Peace on earth

A quick round-up of the films I’ve seen in the past week, but which I’ve not had the spare time to review. (It’s all go at the moment.) First, Another Earth, yet another impressive calling-card feature debut in a year absolutely full of them, this time from a writer-director called Mike Cahill, whose background is in editing. Actually, he co-wrote and co-produced the low-budget philosophical sci-fi drama with the film’s star, Brit Marling, so there’s a lot of creativity and interaction here. It’s a simple enough tale: a promising student (Marling) is involved in an accident that changes the course of her life, and the accident takes place on the same night that a new planet is discovered – a planet that turns out to be “another Earth”, and with which contact is made. I won’t reveal any more of the plot, although the trailer, no matter how esoteric, gives away much more. It’s better not to know how it will unfold. Suffice to say, it’s an original mix of fantasy and grounded emotional drama, whose lack of budget means that the impact must come from inventiveness and from smaller moments. Before seeing this film last weekend, I’d read two sniffy reviews, one from Peter Bradshaw in the Guardian, the other in my bible, Sight & Sound, both of which picked out Marling for criticism, and seemed to accuse the film of taking on too much. I couldn’t disagree more. I found it moving and involving, and thought Marling to be entirely natural and charismatic. Her co-star, William Mapother – yes, Tom Cruise’s cousin – is a more seasoned performer, but Marling’s lack of experience merely made her character, Rhoda, more believable. The special effects are limited to recurring shots of the “other Earth” hanging, familiarly, in space, but these convey a lot of the film’s mystery and portent.

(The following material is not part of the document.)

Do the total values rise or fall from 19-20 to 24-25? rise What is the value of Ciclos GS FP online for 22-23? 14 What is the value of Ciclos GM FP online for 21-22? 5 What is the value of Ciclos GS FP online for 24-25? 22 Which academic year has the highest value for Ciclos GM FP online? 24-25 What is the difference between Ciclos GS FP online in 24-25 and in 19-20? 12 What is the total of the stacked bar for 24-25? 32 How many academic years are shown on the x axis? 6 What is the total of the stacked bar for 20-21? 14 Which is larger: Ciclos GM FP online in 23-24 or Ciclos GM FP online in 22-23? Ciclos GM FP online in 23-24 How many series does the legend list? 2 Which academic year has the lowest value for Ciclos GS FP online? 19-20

I recommend Another Earth. I don’t always agree with Peter – although, as I always say, I love his writing – but in this case, I violently disagree. He was way too hard on what is a first film, and which finds interesting and offbeat ways of telling its story visually, and shows great technical promise.

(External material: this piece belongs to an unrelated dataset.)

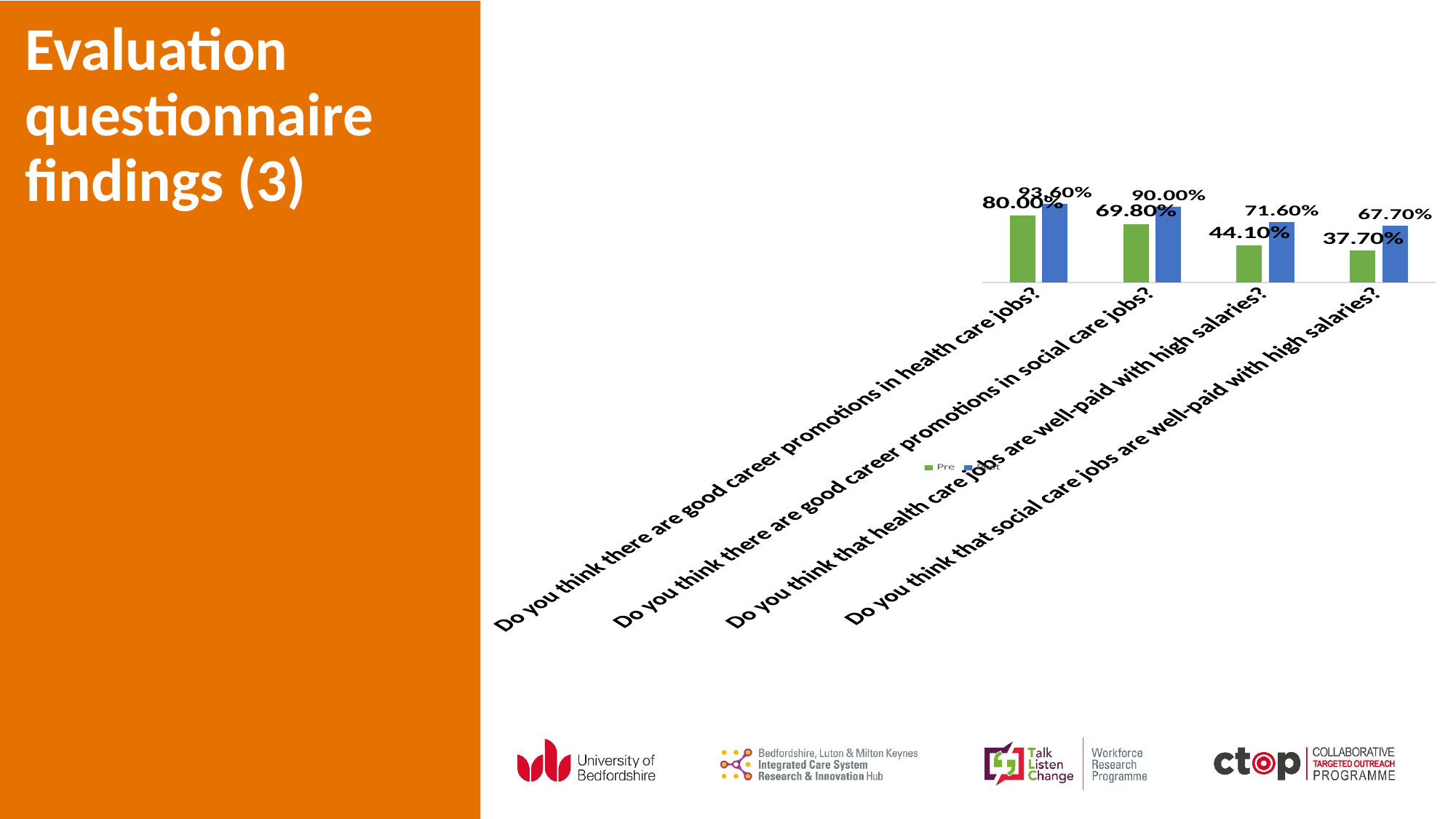
What is the Post value for "Do you think that social care jobs are well-paid with high salaries?"? 67.70% What is the difference between the Post and Pre values for "Do you think there are good career promotions in social care jobs?"? 20.20% How many questions (categories) are shown on the chart? 4 What is the Pre value for "Do you think there are good career promotions in health care jobs?"? 80.00% Which is larger for "Do you think that social care jobs are well-paid with high salaries?": the Pre value or the Post value? Post What is the Post value for "Do you think there are good career promotions in social care jobs?"? 90.00% Which question has the highest Post value? Do you think there are good career promotions in health care jobs? What is the difference between the Post and Pre values for "Do you think that health care jobs are well-paid with high salaries?"? 27.50% What kind of chart is shown on the slide? Bar chart What is the Pre value for "Do you think that health care jobs are well-paid with high salaries?"? 44.10% Which question has the lowest Pre value? Do you think that social care jobs are well-paid with high salaries? How many series does the legend list? 2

Sherlock Holmes: A Game Of Shadows, which I saw on Monday in a big West End cinema, was also a revelation, in that I found Guy Ritchie’s first Holmes reboot tiresome (and I say that as fan of Ritchie’s early Cockney gangster work, and of the work of Robert Downey Jr, who is one of the very few Hollywood stars to have hugged me). However, it was a smash hit, and now has its first sequel, which is much, much better. Unless you’re Eddie Marsan, who had loads to do in the first film, and seems to have been left on the cutting room floor this time. Still, Downey Jr’s back, and is having as much fun as ever, with Jude Law, too, enjoying himself as a bemused Watson, dragged into a globe-straddling adventure when he’s supposed to be getting married. Throw in the redoubtable Jared Harris as the dastardly Moriarty – and yes, it’s the one where the two foes meet at the top of the Reichenbach Falls in Switzerland – and you have a rip-roaring chase that hops from set-piece to set-piece with witty aplomb. It’s noisy, and fast, and literally very dark, and replete with “bullet time” slo-mo sequences that are more like a director’s showreel than an actual film, and you’d have to be in a pretty sour mood not to get caught up in it.

I like to think of myself as something of a film writer. But I spent the entire film thinking The Girl With The Dragon Tattoo‘s Noomi Rapace was Sadie Frost after having had some “work done.” It was Noomi Rapace. She played a heroic gypsy, which was a welcome counterpoint in the week of My Big Fat Gypsy Christmas on C4.

I’m now starting to wonder if I was too hard on the first film. I did, after all, find myself sitting next to a young man who was not just texting or checking his phone during the film but actually having a conversation on it. Could it be that he actually caused me to dislike the film I had paid to see? If so, Guy Ritchie should get one of his genuine gangster friends to go round and sort him out.

I also caught up with Rise Of The Planet Of The Apes on DVD last night, but that deserves its own entry.